Dispersants are compounds used to break down oil into smaller globs so that it sinks and biodegrades more quickly. The two primary dispersants being used in the Gulf are Corexit 9500 and Corexit(R) EC9527A—compounds created by an Illinois-based company called Nalco. According to the Deepwater Horizon Joint Information Center, the unified command office set up to deal with the spill, approximately 600,000 gallons of dispersant had been deployed by Sunday, most of it sprayed over the spill site from the air. Last weekend, the Environmental Protection Agency (EPA) gave BP the green light to apply dispersants directly at the source of the spill—the first time this method has been used.  BP has stockpiled a third of the world’s supply of dispersants; Corexit comprises the vast majority of this supply.

But environmental experts have warned that Corexit could add to the ecological disaster in the Gulf rather than alleviate it. Oil companies designed the dispersants to reduce the amount of oil hitting land. That may spare BP the PR nightmare of oil-coated birds washing up on Louisiana’s shorelines. However, as scientists such as marine toxicologist Dr. Riki Ott point out, BP’s chosen dispersants will simply push the problem underwater. The chemicals, says Ott, have “the potential to cause intergenerational harm” to marine life.  Corexit has been banned in the United Kingdom due to environmental concerns.

“[Oil companies] want to make the visible part of the oil spill disappear—for political reasons, for limiting liability to the spillers,” says Richard Charter, government relations consultant for Defenders of Wildlife Action Fund.  “If we were looking at food chain impacts and biomagnification in the marine ecosystem, we probably never would have invented Corexit.”

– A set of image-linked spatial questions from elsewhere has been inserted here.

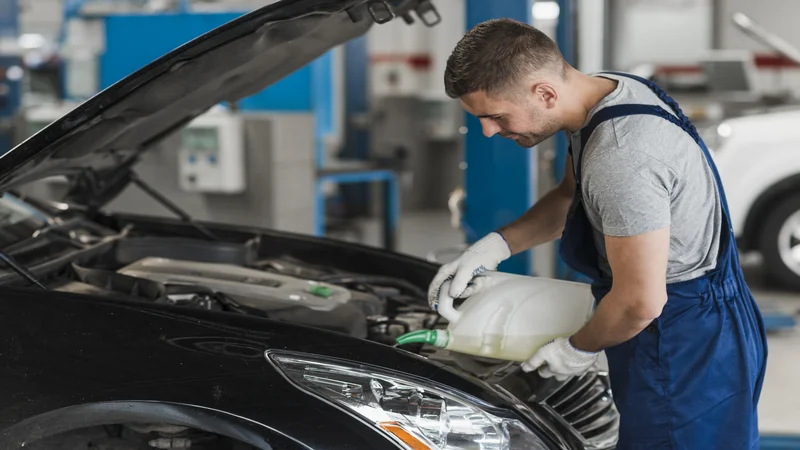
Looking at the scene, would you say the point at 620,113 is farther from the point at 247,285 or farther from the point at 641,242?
the point at 247,285

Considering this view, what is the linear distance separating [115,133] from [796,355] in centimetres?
387

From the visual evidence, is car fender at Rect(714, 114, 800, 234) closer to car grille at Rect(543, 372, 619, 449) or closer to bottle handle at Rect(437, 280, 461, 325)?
car grille at Rect(543, 372, 619, 449)

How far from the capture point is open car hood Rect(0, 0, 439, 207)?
2.01 m

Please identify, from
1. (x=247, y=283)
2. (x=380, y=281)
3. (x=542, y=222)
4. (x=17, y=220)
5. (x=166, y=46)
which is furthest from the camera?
(x=166, y=46)

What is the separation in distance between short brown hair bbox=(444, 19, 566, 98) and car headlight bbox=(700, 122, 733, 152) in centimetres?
436

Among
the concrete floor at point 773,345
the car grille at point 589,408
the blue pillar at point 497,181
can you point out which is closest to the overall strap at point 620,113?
the car grille at point 589,408

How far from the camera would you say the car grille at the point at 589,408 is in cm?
221

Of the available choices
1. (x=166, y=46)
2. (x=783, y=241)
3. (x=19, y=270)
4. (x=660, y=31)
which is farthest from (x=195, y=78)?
(x=660, y=31)

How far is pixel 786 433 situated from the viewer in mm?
3119

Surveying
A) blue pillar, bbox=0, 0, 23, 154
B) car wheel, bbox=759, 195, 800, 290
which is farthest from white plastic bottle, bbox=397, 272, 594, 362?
blue pillar, bbox=0, 0, 23, 154

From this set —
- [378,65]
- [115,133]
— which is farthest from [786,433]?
[378,65]

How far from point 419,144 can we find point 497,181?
22.3 ft

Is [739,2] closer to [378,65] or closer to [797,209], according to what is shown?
[378,65]

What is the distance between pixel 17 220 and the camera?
266 centimetres
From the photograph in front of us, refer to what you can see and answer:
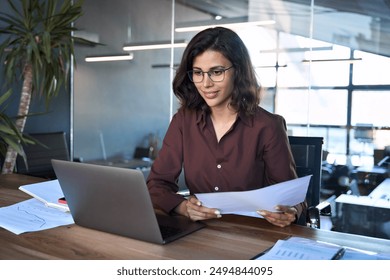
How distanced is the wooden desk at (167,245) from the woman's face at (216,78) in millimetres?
599

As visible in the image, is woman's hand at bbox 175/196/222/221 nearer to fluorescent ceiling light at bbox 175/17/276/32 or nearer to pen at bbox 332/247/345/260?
pen at bbox 332/247/345/260

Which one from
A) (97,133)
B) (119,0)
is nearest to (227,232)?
(97,133)

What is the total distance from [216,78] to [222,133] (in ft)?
0.90

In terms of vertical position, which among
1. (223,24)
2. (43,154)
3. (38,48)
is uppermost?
(223,24)

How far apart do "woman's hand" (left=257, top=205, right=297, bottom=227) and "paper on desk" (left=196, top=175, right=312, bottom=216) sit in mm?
17

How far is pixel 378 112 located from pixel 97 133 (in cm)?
329

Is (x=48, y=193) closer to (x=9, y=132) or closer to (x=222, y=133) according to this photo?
(x=222, y=133)

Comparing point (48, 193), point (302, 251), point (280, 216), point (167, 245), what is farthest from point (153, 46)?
point (302, 251)

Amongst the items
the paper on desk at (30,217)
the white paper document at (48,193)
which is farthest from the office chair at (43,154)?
the paper on desk at (30,217)

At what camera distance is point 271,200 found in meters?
1.36

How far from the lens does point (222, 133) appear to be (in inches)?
75.7

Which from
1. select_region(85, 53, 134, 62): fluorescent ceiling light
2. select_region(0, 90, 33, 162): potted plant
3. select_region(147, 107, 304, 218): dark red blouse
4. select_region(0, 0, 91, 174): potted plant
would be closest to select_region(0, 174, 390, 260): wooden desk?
select_region(147, 107, 304, 218): dark red blouse

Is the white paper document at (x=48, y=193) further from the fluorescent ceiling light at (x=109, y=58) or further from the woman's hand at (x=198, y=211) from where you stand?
the fluorescent ceiling light at (x=109, y=58)

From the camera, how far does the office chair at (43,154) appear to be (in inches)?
143
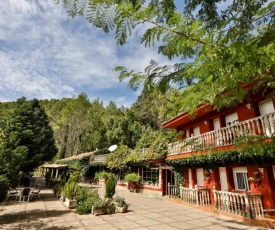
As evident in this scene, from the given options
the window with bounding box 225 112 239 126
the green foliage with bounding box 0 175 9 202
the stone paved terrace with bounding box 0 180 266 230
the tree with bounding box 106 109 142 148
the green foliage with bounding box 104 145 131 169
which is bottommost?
the stone paved terrace with bounding box 0 180 266 230

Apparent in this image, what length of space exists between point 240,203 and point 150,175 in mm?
12380

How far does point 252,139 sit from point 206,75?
1.48 m

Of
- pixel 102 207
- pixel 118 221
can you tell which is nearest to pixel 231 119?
pixel 118 221

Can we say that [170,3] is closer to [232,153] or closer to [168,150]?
[232,153]

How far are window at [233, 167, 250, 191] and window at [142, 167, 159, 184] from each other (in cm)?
1001

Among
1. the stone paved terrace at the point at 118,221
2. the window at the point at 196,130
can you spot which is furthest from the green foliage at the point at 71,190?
the window at the point at 196,130

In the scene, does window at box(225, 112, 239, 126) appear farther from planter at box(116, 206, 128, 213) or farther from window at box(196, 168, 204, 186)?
planter at box(116, 206, 128, 213)

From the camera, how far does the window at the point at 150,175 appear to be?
2025cm

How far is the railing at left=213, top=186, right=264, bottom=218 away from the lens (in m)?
8.68

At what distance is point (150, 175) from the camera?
69.4 ft

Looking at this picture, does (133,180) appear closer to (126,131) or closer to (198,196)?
(198,196)

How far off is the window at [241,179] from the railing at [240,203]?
1.01m

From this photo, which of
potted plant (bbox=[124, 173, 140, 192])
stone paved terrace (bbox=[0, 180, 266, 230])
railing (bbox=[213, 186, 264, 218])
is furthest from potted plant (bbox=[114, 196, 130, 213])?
potted plant (bbox=[124, 173, 140, 192])

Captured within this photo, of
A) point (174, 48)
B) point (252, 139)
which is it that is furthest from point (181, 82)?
point (252, 139)
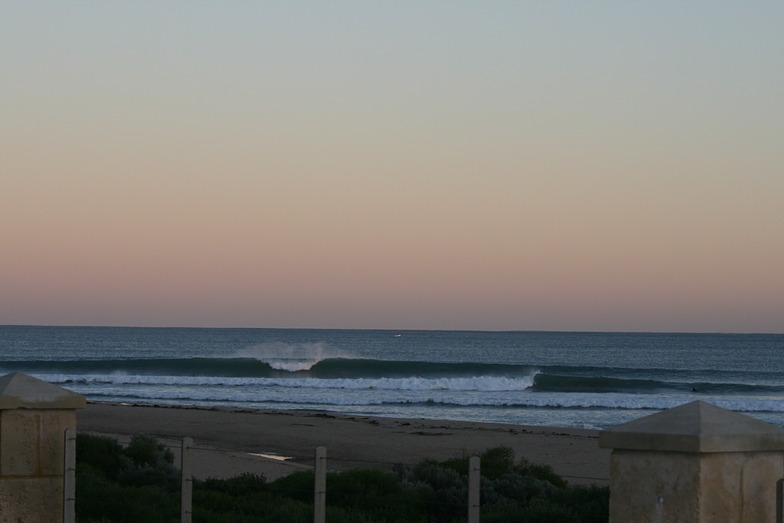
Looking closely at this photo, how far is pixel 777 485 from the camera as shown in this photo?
3.90 metres

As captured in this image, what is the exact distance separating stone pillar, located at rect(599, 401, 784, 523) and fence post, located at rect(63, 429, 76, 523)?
426cm

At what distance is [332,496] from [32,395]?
5.02 meters

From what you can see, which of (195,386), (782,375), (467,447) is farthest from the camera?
(782,375)

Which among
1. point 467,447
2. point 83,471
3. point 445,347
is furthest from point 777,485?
point 445,347

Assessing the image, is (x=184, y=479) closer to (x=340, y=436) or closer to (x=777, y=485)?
(x=777, y=485)

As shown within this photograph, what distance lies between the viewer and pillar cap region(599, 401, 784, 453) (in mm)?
3781

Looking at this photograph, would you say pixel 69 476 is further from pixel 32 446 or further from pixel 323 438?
pixel 323 438

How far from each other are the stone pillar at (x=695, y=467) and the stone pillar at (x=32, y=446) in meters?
4.33

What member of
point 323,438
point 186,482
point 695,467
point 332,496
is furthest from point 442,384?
point 695,467

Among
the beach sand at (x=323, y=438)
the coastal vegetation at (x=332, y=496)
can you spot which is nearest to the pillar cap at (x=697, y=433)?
the coastal vegetation at (x=332, y=496)

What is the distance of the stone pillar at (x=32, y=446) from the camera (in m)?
6.74

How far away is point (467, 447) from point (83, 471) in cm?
1225

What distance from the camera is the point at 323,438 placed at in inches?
931

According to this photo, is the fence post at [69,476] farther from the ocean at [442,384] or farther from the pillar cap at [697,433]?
the ocean at [442,384]
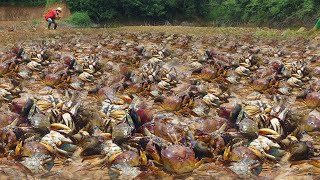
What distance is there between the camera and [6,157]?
4898 mm

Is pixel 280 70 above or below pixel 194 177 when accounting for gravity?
above

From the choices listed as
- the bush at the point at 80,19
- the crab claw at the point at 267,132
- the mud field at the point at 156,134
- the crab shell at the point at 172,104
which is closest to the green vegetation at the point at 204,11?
the bush at the point at 80,19

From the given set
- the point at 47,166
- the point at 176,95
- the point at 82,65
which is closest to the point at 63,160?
the point at 47,166

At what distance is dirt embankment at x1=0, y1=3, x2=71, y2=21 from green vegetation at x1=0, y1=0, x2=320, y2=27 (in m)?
0.49

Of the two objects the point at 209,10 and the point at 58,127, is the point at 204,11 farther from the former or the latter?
the point at 58,127

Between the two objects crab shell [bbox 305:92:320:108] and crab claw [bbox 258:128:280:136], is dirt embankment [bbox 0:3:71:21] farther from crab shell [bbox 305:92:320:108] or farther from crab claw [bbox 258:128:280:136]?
crab claw [bbox 258:128:280:136]

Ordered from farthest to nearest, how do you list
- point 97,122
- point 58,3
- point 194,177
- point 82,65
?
point 58,3 < point 82,65 < point 97,122 < point 194,177

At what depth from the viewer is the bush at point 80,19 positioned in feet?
113

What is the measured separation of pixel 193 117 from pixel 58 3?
1311 inches

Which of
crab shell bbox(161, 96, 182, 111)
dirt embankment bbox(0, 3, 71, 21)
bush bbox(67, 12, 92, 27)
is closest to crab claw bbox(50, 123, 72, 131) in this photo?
crab shell bbox(161, 96, 182, 111)

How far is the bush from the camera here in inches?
1361

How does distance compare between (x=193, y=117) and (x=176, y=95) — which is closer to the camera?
(x=193, y=117)

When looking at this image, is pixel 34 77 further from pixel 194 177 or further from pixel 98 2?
pixel 98 2

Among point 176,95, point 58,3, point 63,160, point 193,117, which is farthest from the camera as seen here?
point 58,3
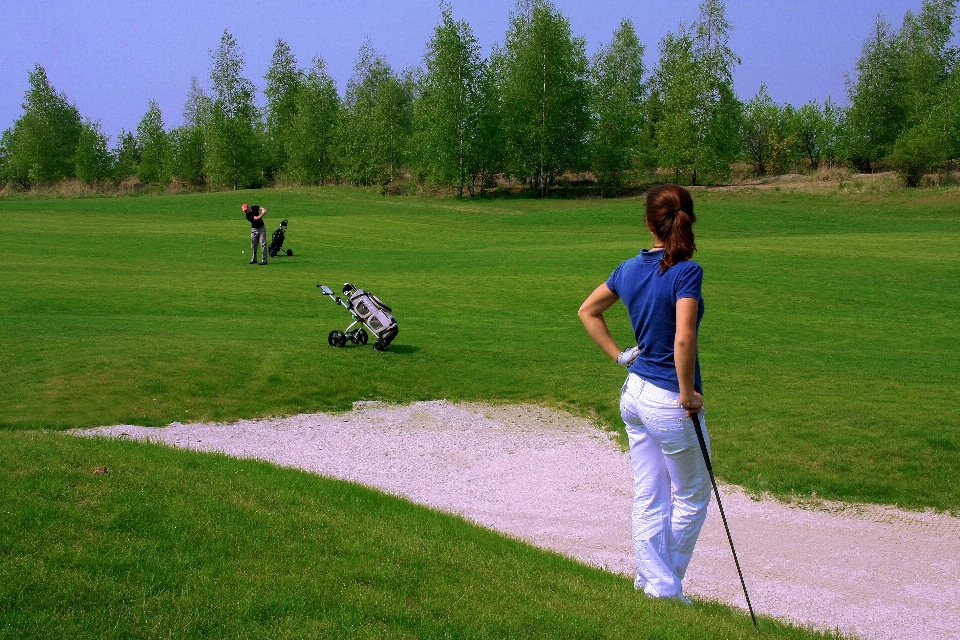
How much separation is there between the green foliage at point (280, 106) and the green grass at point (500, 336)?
191 ft

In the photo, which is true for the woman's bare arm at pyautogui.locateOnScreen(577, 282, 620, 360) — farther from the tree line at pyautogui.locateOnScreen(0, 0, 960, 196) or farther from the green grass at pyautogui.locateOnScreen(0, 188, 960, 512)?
the tree line at pyautogui.locateOnScreen(0, 0, 960, 196)

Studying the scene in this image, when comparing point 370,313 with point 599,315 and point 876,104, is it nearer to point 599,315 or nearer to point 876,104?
point 599,315

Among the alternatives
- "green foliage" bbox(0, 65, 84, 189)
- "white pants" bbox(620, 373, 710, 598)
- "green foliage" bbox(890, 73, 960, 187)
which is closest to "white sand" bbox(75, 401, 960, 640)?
"white pants" bbox(620, 373, 710, 598)

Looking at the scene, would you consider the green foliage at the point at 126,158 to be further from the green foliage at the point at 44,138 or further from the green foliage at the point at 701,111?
the green foliage at the point at 701,111

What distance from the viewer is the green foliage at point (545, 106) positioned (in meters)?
77.2

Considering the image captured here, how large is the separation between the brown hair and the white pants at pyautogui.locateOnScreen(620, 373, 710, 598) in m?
0.89

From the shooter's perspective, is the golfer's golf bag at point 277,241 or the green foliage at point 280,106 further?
the green foliage at point 280,106

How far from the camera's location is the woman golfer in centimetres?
545

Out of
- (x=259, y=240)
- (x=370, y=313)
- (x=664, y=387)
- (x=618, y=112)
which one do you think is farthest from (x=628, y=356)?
(x=618, y=112)

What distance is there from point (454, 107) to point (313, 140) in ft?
78.1

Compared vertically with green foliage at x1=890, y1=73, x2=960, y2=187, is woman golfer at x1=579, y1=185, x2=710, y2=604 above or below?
below

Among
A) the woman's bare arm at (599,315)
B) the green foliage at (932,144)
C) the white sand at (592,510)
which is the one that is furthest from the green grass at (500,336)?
the green foliage at (932,144)

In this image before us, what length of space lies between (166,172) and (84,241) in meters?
64.7

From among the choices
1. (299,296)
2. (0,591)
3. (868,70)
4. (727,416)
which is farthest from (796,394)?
(868,70)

There are more effective alternatives available, though not in as large a volume as Corexit. One, called Dispersit, outperformed Corexit in EPA tests, dispersing 100 percent of South Louisiana crude oil, the type spilling into the Gulf. The two Corexit compounds only managed to disperse 55 and 63 percent of the oil, respectively. Dispersit is also far less toxic, according to the EPA’s data. The manufacturer, U.S. Polychemical Corp., says it could produce 60,000 gallons of Dispersit per day if the EPA approves it for use in the Gulf. “They say they’re going as fast as they can,” says U.S. Polychemical president Bruce Gebhardt. “I keep waiting for my phone to ring.” He adds, “Nalco has always been the largest player on the block, and Corexit has always been what’s been stocked.”

So why is BP sticking with Corexit? The answer may be Nalco’s close relationship with major oil firms—including BP, as Greenwire reported last week. In 1994, Nalco and Exxon’s chemical division, Exxon Chemical Company, formed a joint venture focusing on oil and gas products like the dispersants in use in the Gulf.